By their plain language, neither RSA 362:3-a nor RSA 362:4, I, explicitly amends RSA 362:2 or modifies the term “public” as it is used in that provision. Moreover, neither enactment is incompatible with the analysis of “public” expressed in Wentworth and Monadnock Mills: RSA 362:3-a simply modifies the term “sale” in cases involving electric submetering in campgrounds, while RSA 362:4, I, allows the commission to exempt otherwise public water and sewage utilities from regulation when the number of consumers is fewer than ten. Accordingly, we cannot say that either enactment represents a clear expression of legislative intent to alter the construction of “public” to which this court and, indeed, the PUC, see Plymouth State College, 75 N.H.P.U.C. at 67, have traditionally adhered.

*612C

It remains to apply the principles articulated in Wentworth and Monadnock Mills to this case. As explained above, the central inquiry is whether Zimmerman offers his telecommunications services to the public without discrimination. See Monadnock Mills, 92 N.H. at 469, 32 A.2d at 824; Wentworth, 84 N.H. at 260, 149 A. at 506. To this end, we consider whether Zimmerman enjoys an underlying relationship with those persons who use his services that is sufficiently discrete as to differentiate them from other members of the relevant public.
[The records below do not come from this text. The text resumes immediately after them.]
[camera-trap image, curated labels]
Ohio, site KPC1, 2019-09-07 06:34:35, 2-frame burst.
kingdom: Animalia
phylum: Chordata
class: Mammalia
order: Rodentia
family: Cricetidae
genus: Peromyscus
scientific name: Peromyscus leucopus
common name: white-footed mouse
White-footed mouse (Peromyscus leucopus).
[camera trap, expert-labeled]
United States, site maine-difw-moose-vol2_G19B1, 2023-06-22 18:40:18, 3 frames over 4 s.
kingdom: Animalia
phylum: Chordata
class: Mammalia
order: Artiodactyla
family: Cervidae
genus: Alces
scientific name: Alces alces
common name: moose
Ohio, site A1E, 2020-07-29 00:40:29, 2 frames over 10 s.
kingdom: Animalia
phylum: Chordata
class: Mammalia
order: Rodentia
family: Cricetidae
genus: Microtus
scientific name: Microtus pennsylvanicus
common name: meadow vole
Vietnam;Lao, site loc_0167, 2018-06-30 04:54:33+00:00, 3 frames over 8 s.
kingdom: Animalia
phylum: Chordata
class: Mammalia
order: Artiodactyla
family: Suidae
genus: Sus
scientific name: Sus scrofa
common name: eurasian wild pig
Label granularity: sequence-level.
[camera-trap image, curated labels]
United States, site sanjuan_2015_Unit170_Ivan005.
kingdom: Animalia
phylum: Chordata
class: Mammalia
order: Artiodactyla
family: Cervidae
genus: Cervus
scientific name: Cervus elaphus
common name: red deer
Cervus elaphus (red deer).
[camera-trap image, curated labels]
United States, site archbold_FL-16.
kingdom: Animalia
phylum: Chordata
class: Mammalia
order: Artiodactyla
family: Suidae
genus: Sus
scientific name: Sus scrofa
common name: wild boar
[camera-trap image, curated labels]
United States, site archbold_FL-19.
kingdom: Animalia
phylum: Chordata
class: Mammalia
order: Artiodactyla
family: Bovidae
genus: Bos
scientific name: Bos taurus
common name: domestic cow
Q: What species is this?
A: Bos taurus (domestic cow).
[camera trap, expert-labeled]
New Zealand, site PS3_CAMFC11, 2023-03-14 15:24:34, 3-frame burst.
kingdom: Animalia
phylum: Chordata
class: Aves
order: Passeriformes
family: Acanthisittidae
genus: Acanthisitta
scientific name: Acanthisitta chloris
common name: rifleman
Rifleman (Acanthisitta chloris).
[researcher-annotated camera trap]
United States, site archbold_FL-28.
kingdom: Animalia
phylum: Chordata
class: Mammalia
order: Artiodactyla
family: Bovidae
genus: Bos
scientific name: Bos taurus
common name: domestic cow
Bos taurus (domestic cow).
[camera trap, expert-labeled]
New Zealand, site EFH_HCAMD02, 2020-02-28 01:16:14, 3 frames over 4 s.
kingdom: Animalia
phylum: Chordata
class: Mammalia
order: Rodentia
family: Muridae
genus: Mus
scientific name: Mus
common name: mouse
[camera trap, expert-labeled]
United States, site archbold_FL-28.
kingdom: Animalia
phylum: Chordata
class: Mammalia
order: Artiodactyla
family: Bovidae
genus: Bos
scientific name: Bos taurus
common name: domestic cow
In this case, such a relationship exists. To avail themselves of Zimmerman’s STS network, members of the public must establish a landlord-tenant relationship with Zimmerman by renting space from him on either a long- or short-term basis. Zimmerman’s telecommunications services are thus incidental to and contingent upon his tenants’ status as tenants. Just as access to Plymouth State College’s telecommunications network was limited to those persons with whom the college had discrete relationships, be it landlord-tenant or employer-employee, see Plymouth State College, 75 N.H.P.U.C. at 66-67, so, too, access to Zimmerman’s STS network is restricted to those persons with whom he has a landlord-tenant relationship. Because Zimmerman does not share this affinity with other members of the relevant public, he cannot be said to offer telecommunications services to all comers without discrimination. His STS network, therefore, is not a public utility within the commission’s jurisdiction under RSA 362:2.

Ill

In its order, the commission emphasized the need to regulate Zimmerman’s STS and, presumably, other STS systems, for the benefit of consumers. We note that consumer remedies are available should any of Zimmerman’s tenants feel wronged by his practices. See RSA ch. 358-A (1995) (consumer protection). Moreover, the question whether regulating Zimmerman’s STS is desirable is a consideration wholly apart from the determination whether Zimmerman is subject to regulation by the PUC under existing law. The desirability of permitting such regulation is, in the first instance, a matter for the legislature, see Allied N.H. Gas Co., 107 N.H. at 309, 221 A.2d at 254, for it is not this court’s role to extend *613the commission’s authority into areas not contemplated by the statute.

Reversed.

HORTON, j., dissented; the others concurred.





Dissenting Opinion

Horton, J.,

dissenting: I would hold that the New Hampshire Public Utilities Commission (PUC) was correct in asserting jurisdiction over Mr. Zimmerman and well within its discretion to issue the limited regulatory orders in this case. The issue in this case is one of statutory interpretation. Allied N.H. Gas Co. v. Tri-State Gas Co., 107 N.H. 306, 307, 221 A.2d 251, 253 (1966). The interpretive context involves a statute, RSA 362:2 (1995), delegating broad regulatory powers. Id. at 308, 221 A.2d at 253. These regulatory powers necessarily are “circumscribed by the purposes which the statute seeks to accomplish.” Id. A correct analysis of the propriety of applying the statutory grant, therefore, involves deciding whether the service in question falls within the categories listed for regulation, and whether regulation is appropriate to carry out the purposes for which the grant of regulatory power is made. See id. at 308-09, 221 A.2d at 253-54. It is clear that any statutory purpose divined must relate to the public, a private contractual service not being within the scope of the purpose. And that is the contest before us in this case. Is the admitted utility “public” for the purposes of delegated regulation?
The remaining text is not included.